→ **MATERIAL TO PROCESS**:

------------------------

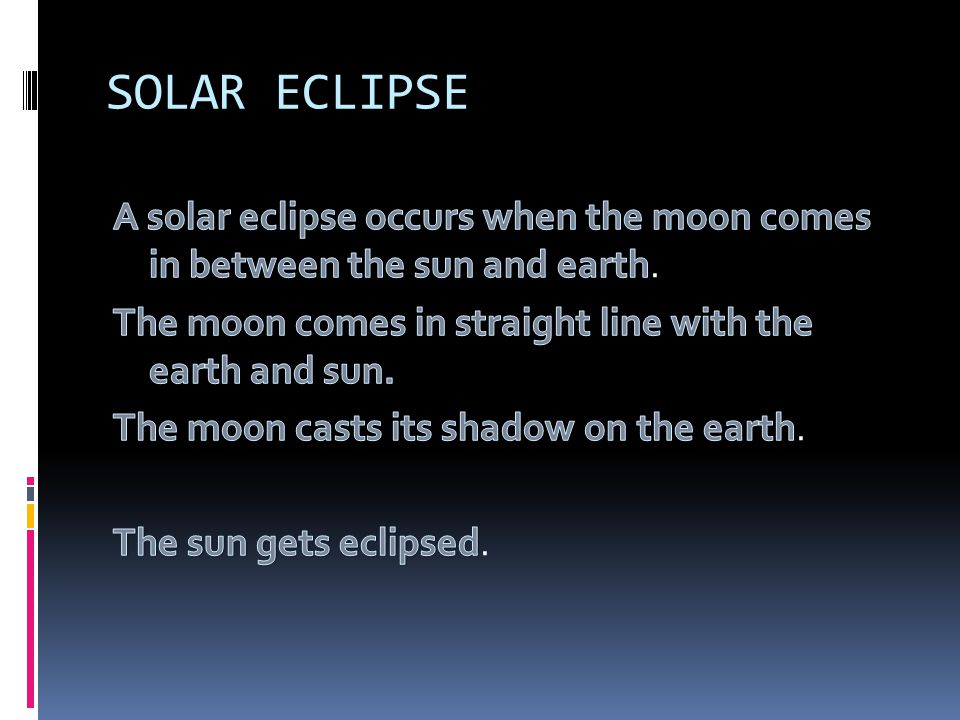 SOLAR ECLIPSE

A solar eclipse occurs when the moon comes in between the sun and earth.

The moon comes in straight line with the earth and sun.

The moon casts its shadow on the earth.

The sun gets eclipsed.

------------------------

→ **TASK DETAILS**: Look over the records. Copy the lines that include the word "comes".

→ **TASK SOLUTION**:
A solar eclipse occurs when the moon comes in between the sun and earth.
The moon comes in straight line with the earth and sun.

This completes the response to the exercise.